- THE TASK -
In the records, take the stretch from the line containing "Given the photo, which" through the end of the records. Rename "picnic table" to "picnic bench" everywhere in it, and return only those lines with nothing else changed.

- SUPPLIED DATA -
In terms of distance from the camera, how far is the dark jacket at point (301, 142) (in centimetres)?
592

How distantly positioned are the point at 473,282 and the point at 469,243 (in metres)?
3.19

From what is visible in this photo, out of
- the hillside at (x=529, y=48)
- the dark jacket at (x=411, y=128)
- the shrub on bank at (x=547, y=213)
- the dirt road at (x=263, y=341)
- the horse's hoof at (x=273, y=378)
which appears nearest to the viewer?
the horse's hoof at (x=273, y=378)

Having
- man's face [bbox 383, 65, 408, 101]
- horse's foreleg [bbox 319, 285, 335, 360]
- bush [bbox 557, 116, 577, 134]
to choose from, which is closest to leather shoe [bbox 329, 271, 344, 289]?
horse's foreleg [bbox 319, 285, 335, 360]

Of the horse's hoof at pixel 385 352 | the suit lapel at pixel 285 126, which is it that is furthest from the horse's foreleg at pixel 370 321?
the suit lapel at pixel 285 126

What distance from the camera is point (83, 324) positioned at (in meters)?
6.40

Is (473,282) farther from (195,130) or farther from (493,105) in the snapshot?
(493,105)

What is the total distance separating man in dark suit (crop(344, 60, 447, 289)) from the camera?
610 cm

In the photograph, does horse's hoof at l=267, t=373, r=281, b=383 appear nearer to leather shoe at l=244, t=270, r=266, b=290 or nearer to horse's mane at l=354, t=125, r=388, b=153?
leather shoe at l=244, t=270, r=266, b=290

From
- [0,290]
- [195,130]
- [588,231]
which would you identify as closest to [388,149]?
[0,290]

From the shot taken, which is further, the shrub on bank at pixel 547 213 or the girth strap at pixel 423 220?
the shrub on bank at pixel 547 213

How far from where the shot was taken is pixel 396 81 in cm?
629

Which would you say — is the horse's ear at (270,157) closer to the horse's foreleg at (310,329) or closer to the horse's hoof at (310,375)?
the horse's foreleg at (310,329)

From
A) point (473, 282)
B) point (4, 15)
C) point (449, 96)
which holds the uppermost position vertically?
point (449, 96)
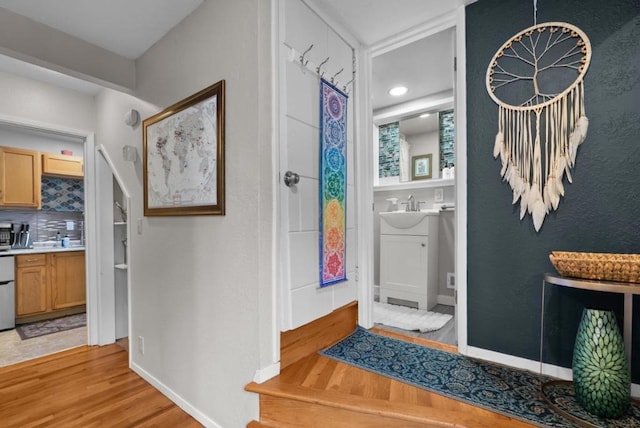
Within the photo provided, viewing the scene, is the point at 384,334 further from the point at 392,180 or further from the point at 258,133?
the point at 392,180

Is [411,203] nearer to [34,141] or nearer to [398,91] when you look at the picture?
[398,91]

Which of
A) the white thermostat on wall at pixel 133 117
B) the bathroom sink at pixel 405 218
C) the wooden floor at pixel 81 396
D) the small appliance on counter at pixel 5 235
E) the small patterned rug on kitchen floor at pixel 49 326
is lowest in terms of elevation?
the small patterned rug on kitchen floor at pixel 49 326

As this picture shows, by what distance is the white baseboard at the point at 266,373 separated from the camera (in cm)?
146

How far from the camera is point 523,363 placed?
1.63m

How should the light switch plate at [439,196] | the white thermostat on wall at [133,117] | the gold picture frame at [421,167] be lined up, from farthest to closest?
the gold picture frame at [421,167]
the light switch plate at [439,196]
the white thermostat on wall at [133,117]

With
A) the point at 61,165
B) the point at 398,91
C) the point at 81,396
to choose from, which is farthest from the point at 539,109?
the point at 61,165

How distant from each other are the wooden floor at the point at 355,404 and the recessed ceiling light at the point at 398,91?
279 cm

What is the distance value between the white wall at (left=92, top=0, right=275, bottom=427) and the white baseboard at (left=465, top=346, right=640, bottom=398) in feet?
4.10

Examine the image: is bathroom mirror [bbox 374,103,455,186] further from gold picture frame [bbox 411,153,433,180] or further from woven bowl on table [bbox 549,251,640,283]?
woven bowl on table [bbox 549,251,640,283]

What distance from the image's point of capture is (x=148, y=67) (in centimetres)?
220

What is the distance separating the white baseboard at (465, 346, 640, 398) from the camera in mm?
1511

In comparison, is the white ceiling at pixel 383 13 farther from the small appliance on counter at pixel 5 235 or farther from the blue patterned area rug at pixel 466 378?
the small appliance on counter at pixel 5 235

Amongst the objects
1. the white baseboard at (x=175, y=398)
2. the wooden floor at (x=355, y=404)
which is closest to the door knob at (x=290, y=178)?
the wooden floor at (x=355, y=404)

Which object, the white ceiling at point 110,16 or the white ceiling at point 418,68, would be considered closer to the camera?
the white ceiling at point 110,16
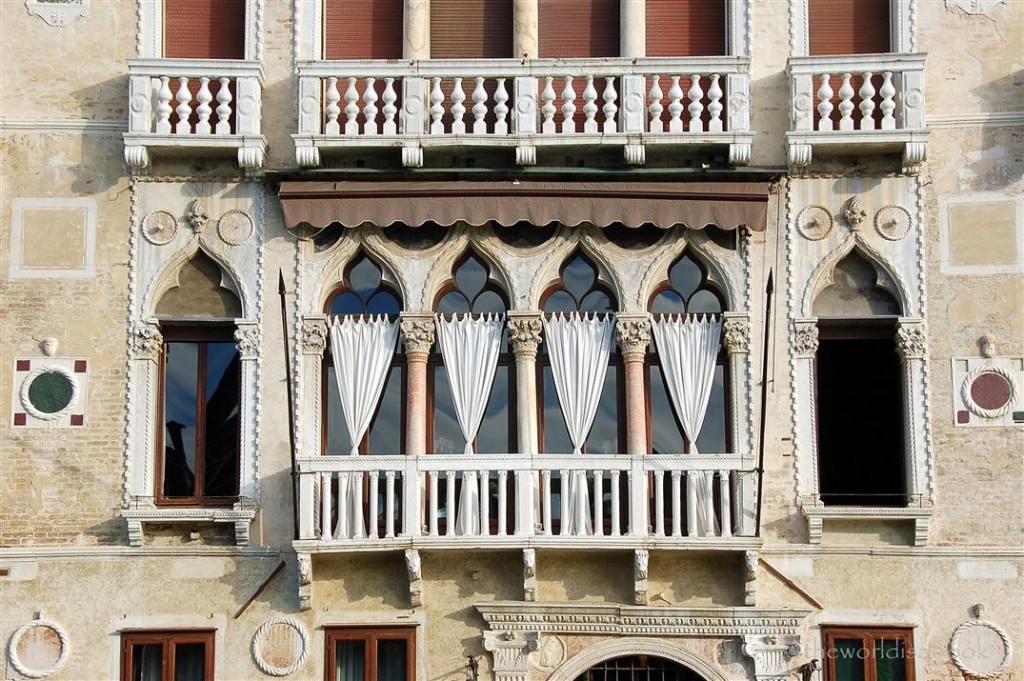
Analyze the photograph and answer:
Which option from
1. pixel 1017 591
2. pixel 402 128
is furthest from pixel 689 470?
pixel 402 128

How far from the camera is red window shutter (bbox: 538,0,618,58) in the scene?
22109 mm

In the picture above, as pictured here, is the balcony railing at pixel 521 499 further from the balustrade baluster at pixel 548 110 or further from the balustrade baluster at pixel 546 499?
the balustrade baluster at pixel 548 110

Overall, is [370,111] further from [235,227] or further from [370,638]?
[370,638]

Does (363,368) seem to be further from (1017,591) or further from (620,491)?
(1017,591)

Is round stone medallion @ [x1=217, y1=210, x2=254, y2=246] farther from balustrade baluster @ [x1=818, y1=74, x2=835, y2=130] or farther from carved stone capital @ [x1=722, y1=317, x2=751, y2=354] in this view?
balustrade baluster @ [x1=818, y1=74, x2=835, y2=130]

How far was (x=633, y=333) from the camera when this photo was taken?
2083 centimetres

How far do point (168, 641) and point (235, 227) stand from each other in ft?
16.6

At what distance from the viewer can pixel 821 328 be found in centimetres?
2119

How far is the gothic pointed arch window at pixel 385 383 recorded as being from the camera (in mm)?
21125

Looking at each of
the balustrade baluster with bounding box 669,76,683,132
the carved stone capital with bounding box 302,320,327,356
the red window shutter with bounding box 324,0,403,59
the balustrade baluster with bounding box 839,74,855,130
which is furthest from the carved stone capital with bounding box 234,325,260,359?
the balustrade baluster with bounding box 839,74,855,130

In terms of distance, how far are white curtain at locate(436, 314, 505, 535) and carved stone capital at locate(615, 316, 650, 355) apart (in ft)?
4.76

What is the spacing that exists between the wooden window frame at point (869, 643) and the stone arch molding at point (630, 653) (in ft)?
4.08

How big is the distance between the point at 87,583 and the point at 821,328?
30.5 ft

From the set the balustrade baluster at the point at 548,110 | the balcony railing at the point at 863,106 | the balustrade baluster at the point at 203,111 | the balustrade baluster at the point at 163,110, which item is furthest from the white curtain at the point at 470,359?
the balcony railing at the point at 863,106
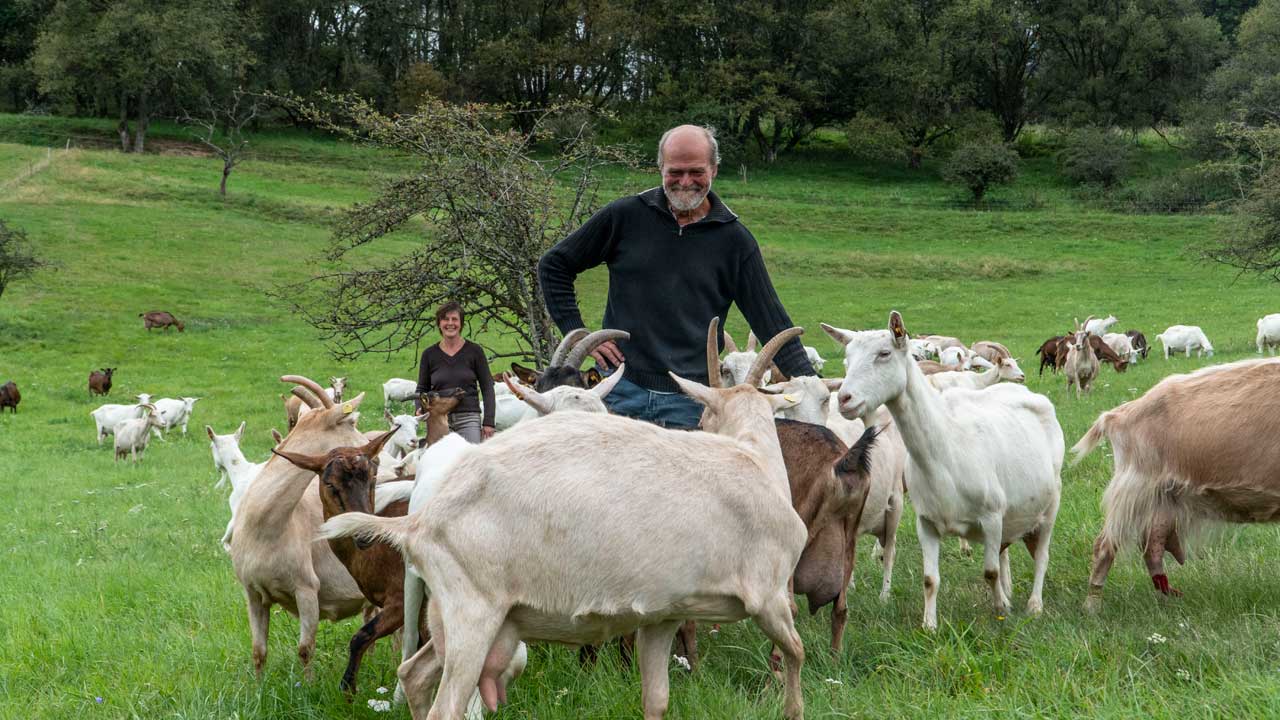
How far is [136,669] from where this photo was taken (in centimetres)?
560

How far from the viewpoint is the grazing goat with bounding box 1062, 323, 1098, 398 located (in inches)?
782

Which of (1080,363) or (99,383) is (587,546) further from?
(99,383)

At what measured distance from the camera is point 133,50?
50.0 metres

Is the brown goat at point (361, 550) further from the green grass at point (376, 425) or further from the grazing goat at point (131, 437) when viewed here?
the grazing goat at point (131, 437)

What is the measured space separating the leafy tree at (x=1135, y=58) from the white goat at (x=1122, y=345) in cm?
4278

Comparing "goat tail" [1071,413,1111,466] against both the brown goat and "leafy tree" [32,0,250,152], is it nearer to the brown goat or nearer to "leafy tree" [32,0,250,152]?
the brown goat

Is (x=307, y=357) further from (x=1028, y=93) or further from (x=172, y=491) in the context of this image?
(x=1028, y=93)

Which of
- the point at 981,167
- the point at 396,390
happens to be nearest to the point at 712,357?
the point at 396,390

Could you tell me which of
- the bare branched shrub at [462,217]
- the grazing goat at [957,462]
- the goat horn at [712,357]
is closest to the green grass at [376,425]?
the grazing goat at [957,462]

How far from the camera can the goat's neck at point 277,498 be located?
539 cm

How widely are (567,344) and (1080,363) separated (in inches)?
644

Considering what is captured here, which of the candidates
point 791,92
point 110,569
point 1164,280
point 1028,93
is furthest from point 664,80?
point 110,569

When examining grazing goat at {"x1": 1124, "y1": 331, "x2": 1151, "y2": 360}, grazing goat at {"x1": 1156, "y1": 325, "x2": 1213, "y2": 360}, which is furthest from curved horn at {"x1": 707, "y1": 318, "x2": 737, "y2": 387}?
grazing goat at {"x1": 1124, "y1": 331, "x2": 1151, "y2": 360}

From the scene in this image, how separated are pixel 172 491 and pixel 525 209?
592 centimetres
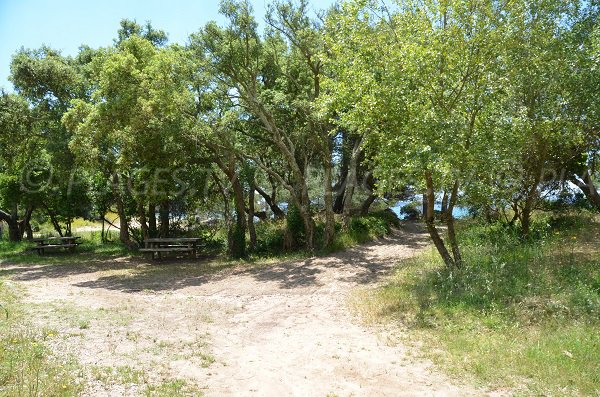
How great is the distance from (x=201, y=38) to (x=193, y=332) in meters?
9.22

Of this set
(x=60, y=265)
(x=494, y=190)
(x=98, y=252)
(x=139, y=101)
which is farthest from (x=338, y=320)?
(x=98, y=252)

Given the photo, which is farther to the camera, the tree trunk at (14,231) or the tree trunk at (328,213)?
the tree trunk at (14,231)

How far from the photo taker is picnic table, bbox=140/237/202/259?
606 inches

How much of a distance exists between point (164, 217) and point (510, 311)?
45.0ft

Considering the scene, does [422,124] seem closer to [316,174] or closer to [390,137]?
[390,137]

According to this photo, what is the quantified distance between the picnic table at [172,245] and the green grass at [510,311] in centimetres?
778

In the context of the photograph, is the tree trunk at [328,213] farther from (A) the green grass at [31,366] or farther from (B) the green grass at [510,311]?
(A) the green grass at [31,366]

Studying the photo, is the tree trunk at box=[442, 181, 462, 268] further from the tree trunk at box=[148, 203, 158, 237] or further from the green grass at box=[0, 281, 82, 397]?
the tree trunk at box=[148, 203, 158, 237]

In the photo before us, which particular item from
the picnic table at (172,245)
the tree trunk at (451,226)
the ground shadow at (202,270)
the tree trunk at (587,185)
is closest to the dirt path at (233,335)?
the ground shadow at (202,270)

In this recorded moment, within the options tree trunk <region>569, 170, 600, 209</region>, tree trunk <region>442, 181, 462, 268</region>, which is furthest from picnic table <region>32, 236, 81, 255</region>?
tree trunk <region>569, 170, 600, 209</region>

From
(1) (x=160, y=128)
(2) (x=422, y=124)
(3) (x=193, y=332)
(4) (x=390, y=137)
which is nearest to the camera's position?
(3) (x=193, y=332)

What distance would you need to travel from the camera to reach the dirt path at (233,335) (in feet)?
16.0

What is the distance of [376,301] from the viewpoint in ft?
26.7

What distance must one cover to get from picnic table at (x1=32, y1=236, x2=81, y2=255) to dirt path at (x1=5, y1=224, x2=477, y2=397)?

- THE ANSWER -
Given the photo, which is farther to the camera, the tree trunk at (14,231) or the tree trunk at (328,213)?
the tree trunk at (14,231)

How far from the photo taker is picnic bench, bbox=140/237/202/259?
606 inches

How much of a distance exists between point (164, 217) and point (510, 311)?
45.0ft

Considering the scene, does [422,124] seem closer to [316,174] or closer to [390,137]?
[390,137]

According to this photo, what is the quantified distance between the picnic bench at [172,245] and the green grass at [510,311] in centimetres?
778

In the context of the photograph, is the tree trunk at [328,213] farther from (A) the green grass at [31,366] or farther from (B) the green grass at [510,311]?
(A) the green grass at [31,366]

Studying the photo, is the tree trunk at box=[442, 181, 462, 268] further from the tree trunk at box=[148, 203, 158, 237] or further from the green grass at box=[0, 281, 82, 397]?
the tree trunk at box=[148, 203, 158, 237]

In the photo before us, which particular item from
the picnic bench at (172,245)
the tree trunk at (451,226)
the ground shadow at (202,270)
the tree trunk at (587,185)
is closest to the dirt path at (233,335)?
the ground shadow at (202,270)

In this recorded moment, within the options tree trunk <region>569, 170, 600, 209</region>, tree trunk <region>442, 181, 462, 268</region>, which is furthest from picnic bench <region>32, 236, 81, 255</region>?
tree trunk <region>569, 170, 600, 209</region>

From
(1) (x=160, y=128)
(2) (x=422, y=124)
(3) (x=193, y=332)
(4) (x=390, y=137)
which is nearest to the camera's position?
(3) (x=193, y=332)

What distance would you need to travel from the camera to reach the dirt path at (233,335) (in feet)?
16.0

What is the distance of [376,301] from the viewpoint in ft?
26.7

What distance must one cover to get from picnic bench at (x1=32, y1=236, x2=81, y2=255) to dirt path at (x1=5, y1=224, x2=477, y2=397)?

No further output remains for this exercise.